В самом деле: завершаемое словами “...музыка умолкла... импровизация началась” пламенно-романтическое, но вместе и слегка холодящее описание наития гения — это не что иное, как наличный финал повести. То есть — после этих слов может, в сущности, ничего больше и не быть. Почти как после “Плывет. Куда ж нам плыть? .......” (с этим морем точек). Почти.
16
“Ура!.. куда же плыть?.. какие берега / Теперь мы посетим: Кавказ ли колоссальный, / Иль опаленные Молдавии луга, / Иль скалы дикие Шотландии печальной, / Или Нормандии... Или Швейцарии...” — все это было бестрепетной рукой прекращено и отсечено. “Открытый” финал “Осени” — жест свободной воли автора, наметившего как бы по инерции писания “маршрут” своего “корабля”, но в конце концов опомнившегося и поступившего в свободном согласии со своим художественным гением, который указал ему, что — вот же, уже совершилось все, чего он, гений, хотел, и никакая география, никакая вообще эмпирика тут ни при чем.
“Открытый” же финал “Египетских ночей”, который подвел черту под очередной, четвертой попыткой разработать преследующую более десяти лет, с 20-х годов, тему Клеопатры, а точнее, не подпустил к ней, — дело иное. Тут не автор согласился с гением, а гений победил автора.

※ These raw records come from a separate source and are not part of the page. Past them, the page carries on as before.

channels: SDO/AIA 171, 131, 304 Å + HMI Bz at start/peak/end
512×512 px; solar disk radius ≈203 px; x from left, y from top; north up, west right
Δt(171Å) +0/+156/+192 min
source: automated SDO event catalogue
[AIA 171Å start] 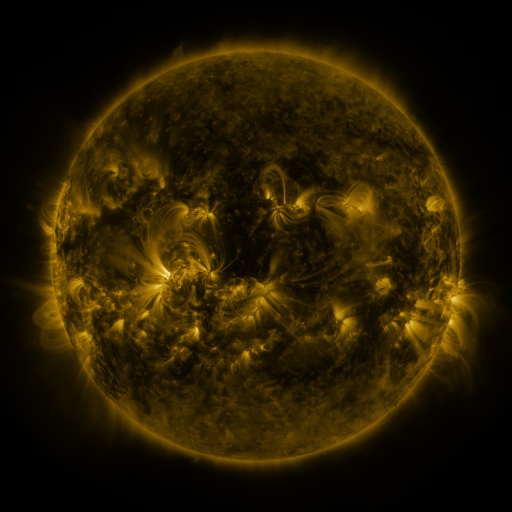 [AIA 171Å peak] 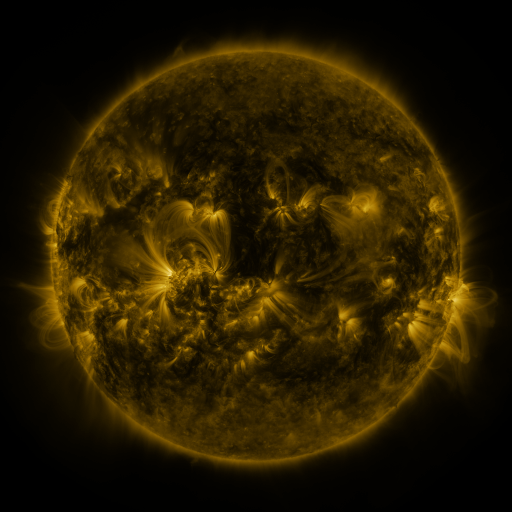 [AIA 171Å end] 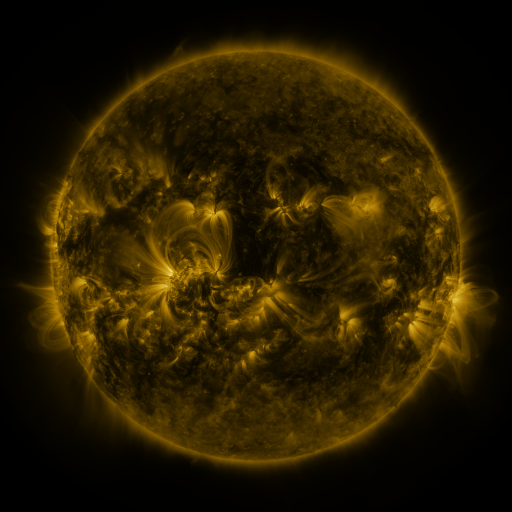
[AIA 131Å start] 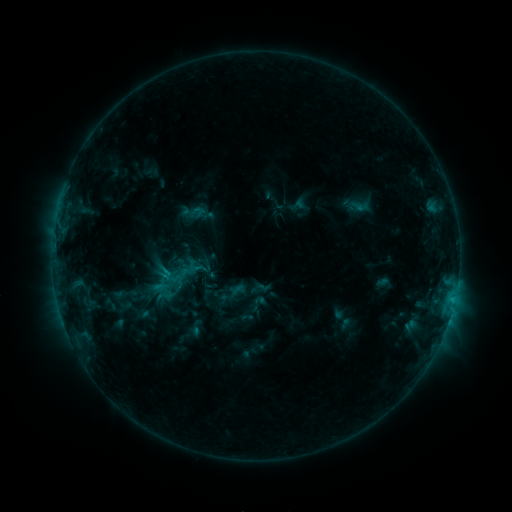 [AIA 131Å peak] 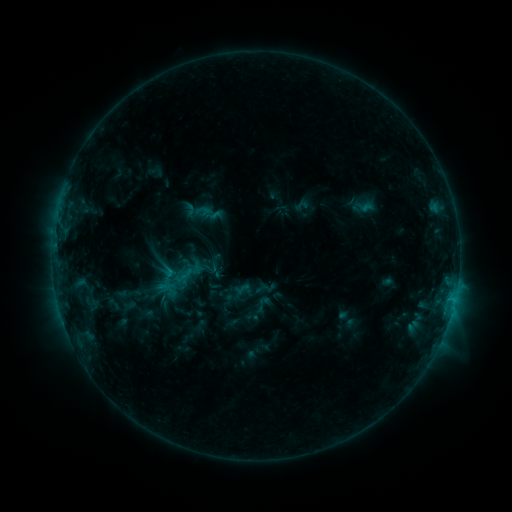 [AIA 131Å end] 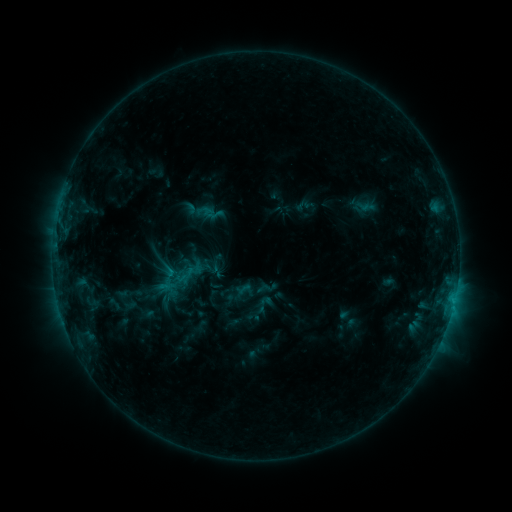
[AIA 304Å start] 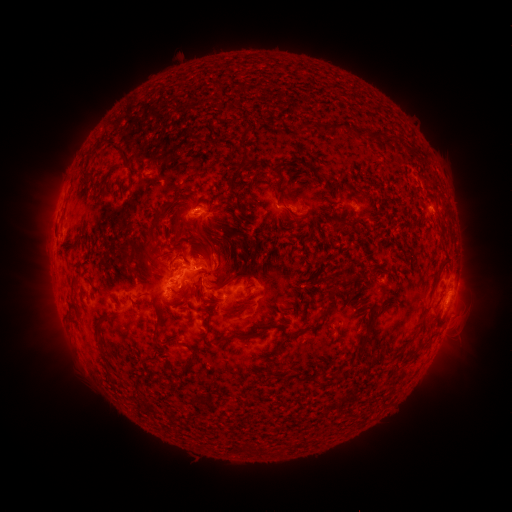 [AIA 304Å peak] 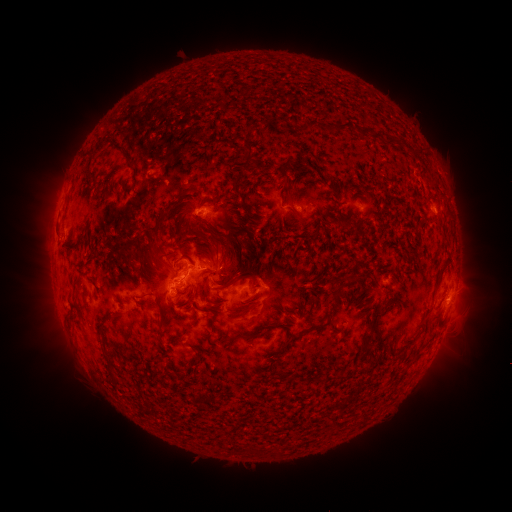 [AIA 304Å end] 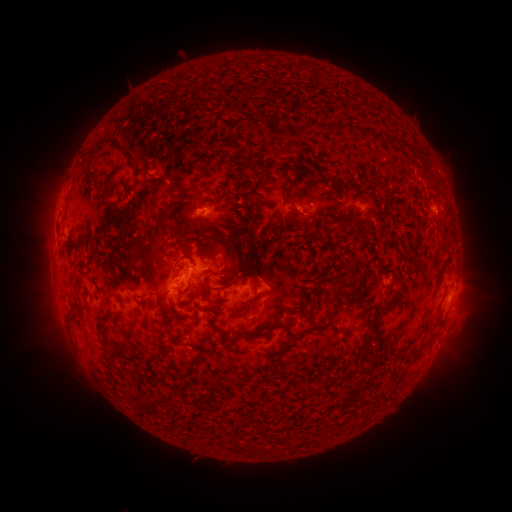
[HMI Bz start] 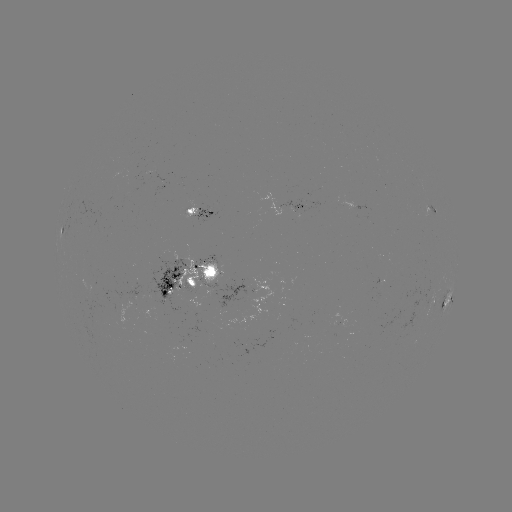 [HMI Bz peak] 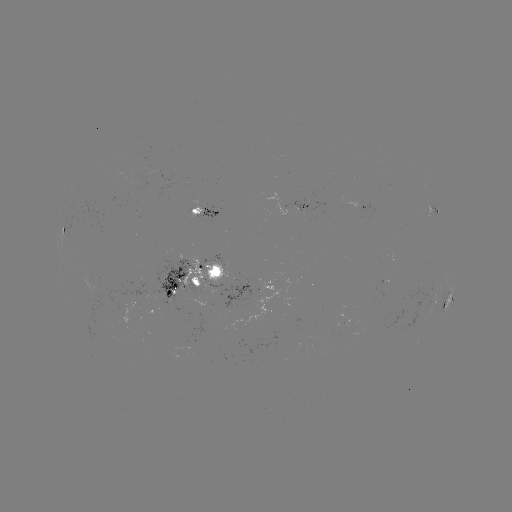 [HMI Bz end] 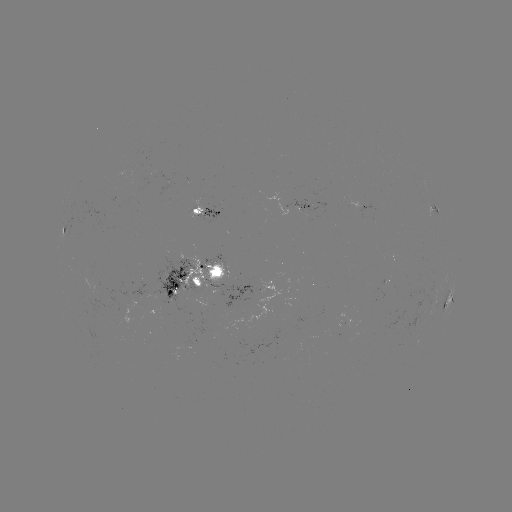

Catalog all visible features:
emerging-flux region: (229, 303)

По воле Музы случилось, что две темы, различные по времени возникновения (одна — середины 20-х, другая — середины 30-х годов), разные и по природе, и по духу: одна экзистенциальная в самом жгучем роде и метафизическая без малейшей умственности, в наивозможнейшей остроте ее переживания, присущей художнику-творцу, а другая — “человеческая, слишком человеческая”, вынужденная обстоятельствами историческими, политическими и личными, чувством оскорбленной чести и обманутого доверия, но вместе полная смутного беспокойства, присущего человеку, не очень довольному собой, — эти две темы, сходно неотступные, сошлись на подходе к “Египетским ночам”, словно ощутив, в душе и разуме автора, некое свое родство.